MglA regulates Francisella tularensis subsp. novicida (Francisella novicida) response to starvation and oxidative stress

Abstract

MglA is a transcriptional regulator of genes that contribute to the virulence of Francisella tularensis, a highly infectious pathogen and the causative agent of tularemia. This study used a label-free shotgun proteomics method to determine the F. tularensis subsp. novicida (F. novicida) proteins that are regulated by MglA. The differences in relative protein amounts between wild-type F. novicida and the mglA mutant were derived directly from the average peptide precursor ion intensity values measured with the mass spectrometer by using a suite of mathematical algorithms. Among the proteins whose relative amounts changed in an F. novicida mglA mutant were homologs of oxidative and general stress response proteins. The F. novicida mglA mutant exhibited decreased survival during stationary-phase growth and increased susceptibility to killing by superoxide generated by the redox-cycling agent paraquat. The F. novicida mglA mutant also showed increased survival upon exposure to hydrogen peroxide, likely due to increased amounts of the catalase KatG. Our results suggested that MglA coordinates the stress response of F. tularensis and is likely essential for bacterial survival in harsh environments.

FIG. 1.

F. novicida mglA exhibits decreased survival during stationary-phase growth in growth-restrictive MHB medium. Growth rates of wild-type F. novicida (•) and the mglA mutant (▴) in MHB at 37°C are shown. Lysis of F. novicida mglA cultures was observed after 24 h of growth. Error bars represent standard deviation (n = 3).

FIG. 2.

Susceptibilities of the wild-type F. novicida (black bars), mglA mutant (white bars), and katG mutant (gray bars) strains to paraquat (A) and H₂O₂ (B) were measured by the disk-diffusion assay. Error bars represent standard deviation (n = 3). A P value of <0.01 for differences between the strains was determined by t test.

** Description of the task **
Copy the part of the MglA text that opens with the words containing "F. novicida mglA exhibits" and closes with "determined by t test.", renaming "disk-diffusion assay" as "zone-of-inhibition assay". Please rely only on the MglA text, not on the rows.

** Extracted entries **
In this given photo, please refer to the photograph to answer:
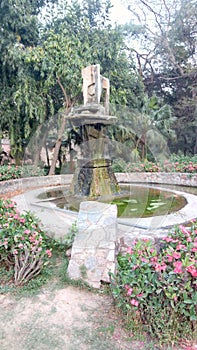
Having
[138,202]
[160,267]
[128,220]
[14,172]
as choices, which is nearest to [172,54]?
[14,172]

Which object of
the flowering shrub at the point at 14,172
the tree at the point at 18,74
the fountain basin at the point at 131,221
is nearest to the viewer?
the fountain basin at the point at 131,221

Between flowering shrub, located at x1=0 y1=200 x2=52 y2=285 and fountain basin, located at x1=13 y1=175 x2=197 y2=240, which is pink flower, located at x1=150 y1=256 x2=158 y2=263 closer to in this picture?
fountain basin, located at x1=13 y1=175 x2=197 y2=240

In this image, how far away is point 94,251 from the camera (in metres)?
2.71

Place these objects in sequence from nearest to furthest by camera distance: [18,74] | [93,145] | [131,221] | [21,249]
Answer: [21,249]
[131,221]
[93,145]
[18,74]

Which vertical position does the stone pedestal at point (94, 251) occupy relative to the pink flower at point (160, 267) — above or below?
below

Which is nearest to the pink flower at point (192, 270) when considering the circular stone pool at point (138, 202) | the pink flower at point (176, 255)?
the pink flower at point (176, 255)

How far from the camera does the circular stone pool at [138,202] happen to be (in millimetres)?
4438

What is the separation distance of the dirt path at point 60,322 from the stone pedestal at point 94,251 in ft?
0.60

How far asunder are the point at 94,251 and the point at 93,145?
11.1ft

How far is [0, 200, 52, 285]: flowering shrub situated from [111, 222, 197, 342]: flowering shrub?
1031 millimetres

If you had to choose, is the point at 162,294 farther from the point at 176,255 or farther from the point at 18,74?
the point at 18,74

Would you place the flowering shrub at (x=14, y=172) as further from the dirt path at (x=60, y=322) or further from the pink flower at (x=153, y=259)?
the pink flower at (x=153, y=259)

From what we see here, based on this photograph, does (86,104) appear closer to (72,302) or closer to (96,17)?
(72,302)

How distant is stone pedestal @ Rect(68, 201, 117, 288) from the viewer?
264cm
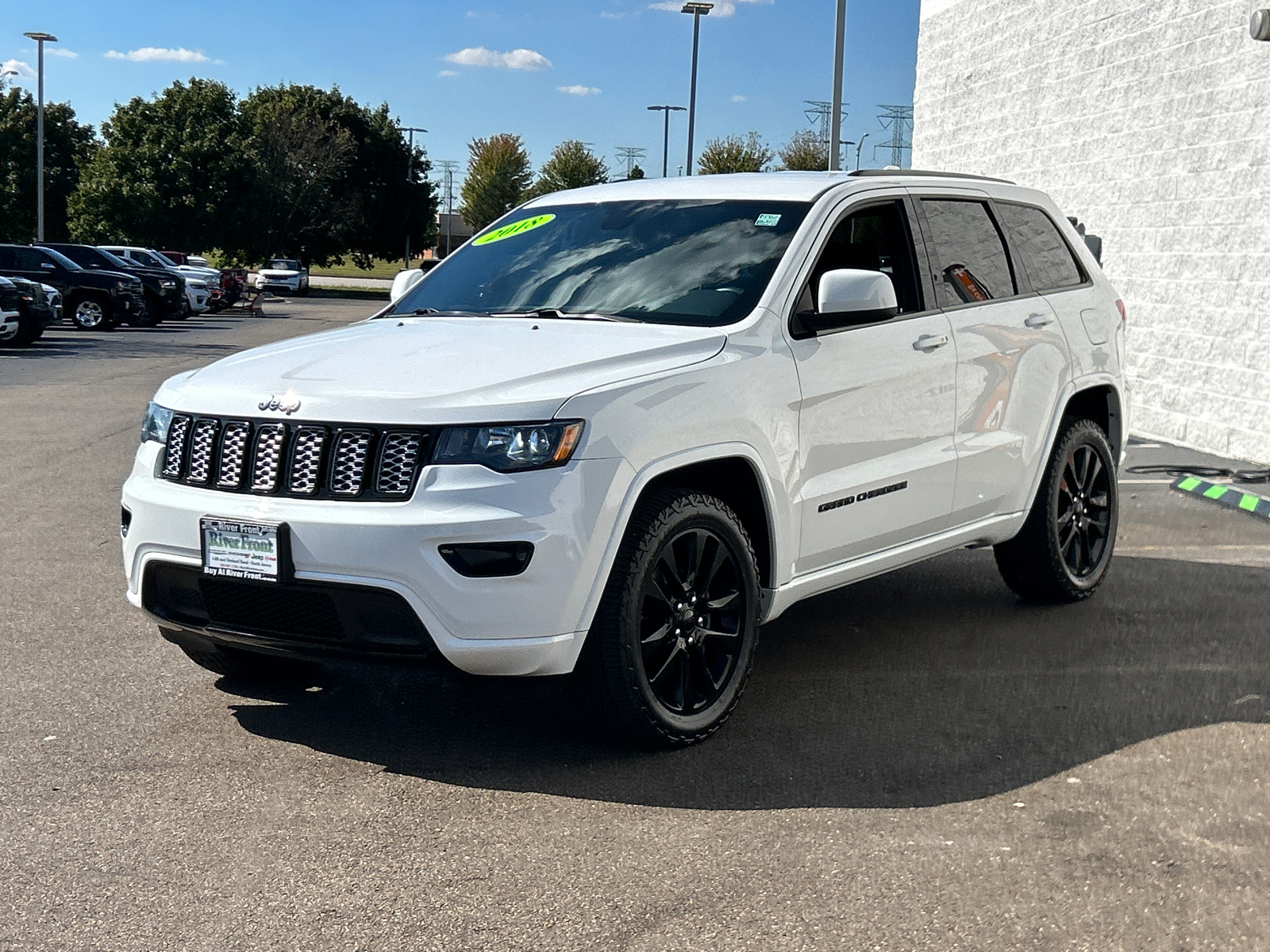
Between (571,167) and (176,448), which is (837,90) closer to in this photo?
(176,448)

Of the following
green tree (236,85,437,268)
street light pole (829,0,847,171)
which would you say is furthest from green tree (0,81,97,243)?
street light pole (829,0,847,171)

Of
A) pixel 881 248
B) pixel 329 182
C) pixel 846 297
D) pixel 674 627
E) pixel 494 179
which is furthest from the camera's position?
pixel 494 179

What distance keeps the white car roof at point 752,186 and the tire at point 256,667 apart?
219 cm

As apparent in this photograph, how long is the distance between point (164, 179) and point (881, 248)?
57379 millimetres

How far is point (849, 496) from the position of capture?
523 centimetres

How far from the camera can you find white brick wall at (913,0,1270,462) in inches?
464

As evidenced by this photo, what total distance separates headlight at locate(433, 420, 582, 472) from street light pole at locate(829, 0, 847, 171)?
582 inches

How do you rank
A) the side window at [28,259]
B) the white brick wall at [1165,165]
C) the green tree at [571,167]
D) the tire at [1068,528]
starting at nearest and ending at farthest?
the tire at [1068,528] → the white brick wall at [1165,165] → the side window at [28,259] → the green tree at [571,167]

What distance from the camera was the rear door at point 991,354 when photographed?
591 centimetres

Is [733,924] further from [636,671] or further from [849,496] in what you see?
[849,496]

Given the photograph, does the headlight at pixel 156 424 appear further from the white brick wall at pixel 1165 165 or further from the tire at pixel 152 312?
the tire at pixel 152 312

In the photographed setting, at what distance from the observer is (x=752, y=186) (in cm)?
579

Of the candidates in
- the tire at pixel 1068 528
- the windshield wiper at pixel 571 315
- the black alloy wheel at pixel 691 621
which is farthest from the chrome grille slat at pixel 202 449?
the tire at pixel 1068 528

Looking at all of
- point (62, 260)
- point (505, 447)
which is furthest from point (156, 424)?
point (62, 260)
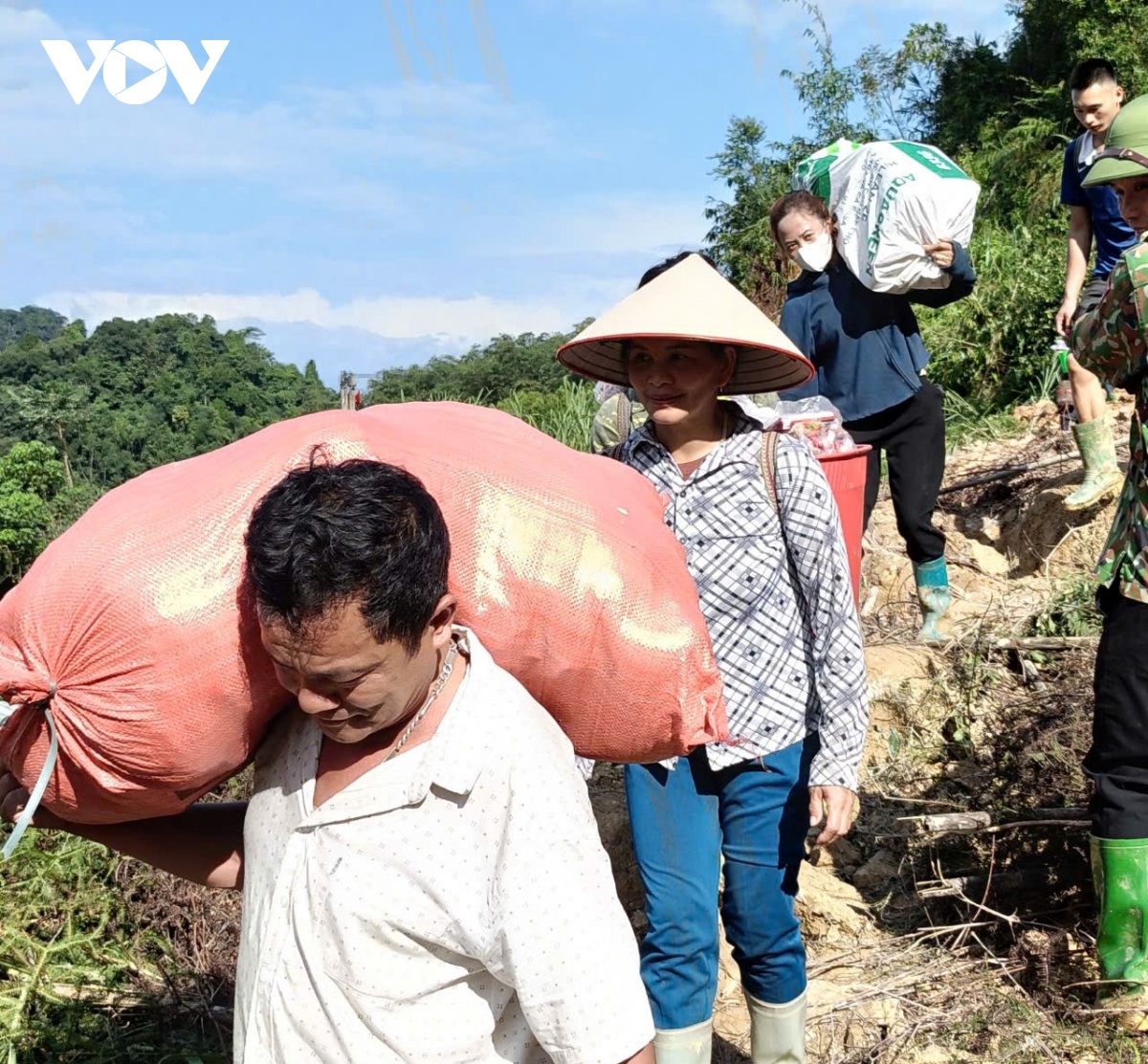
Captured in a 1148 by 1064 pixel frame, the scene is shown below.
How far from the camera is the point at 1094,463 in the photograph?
5.27m

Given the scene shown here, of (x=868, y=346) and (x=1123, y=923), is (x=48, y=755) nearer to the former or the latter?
(x=1123, y=923)

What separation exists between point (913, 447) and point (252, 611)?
3.45 meters

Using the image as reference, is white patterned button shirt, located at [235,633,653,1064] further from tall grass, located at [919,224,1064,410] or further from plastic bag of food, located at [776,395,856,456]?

** The completed task **
F. novicida mglA exhibits decreased survival during stationary-phase growth in growth-restrictive MHB medium. Growth rates of wild-type F. novicida (•) and the mglA mutant (▴) in MHB at 37°C are shown. Lysis of F. novicida mglA cultures was observed after 24 h of growth. Error bars represent standard deviation (n = 3).

FIG. 2.

Susceptibilities of the wild-type F. novicida (black bars), mglA mutant (white bars), and katG mutant (gray bars) strains to paraquat (A) and H₂O₂ (B) were measured by the zone-of-inhibition assay. Error bars represent standard deviation (n = 3). A P value of <0.01 for differences between the strains was determined by t test.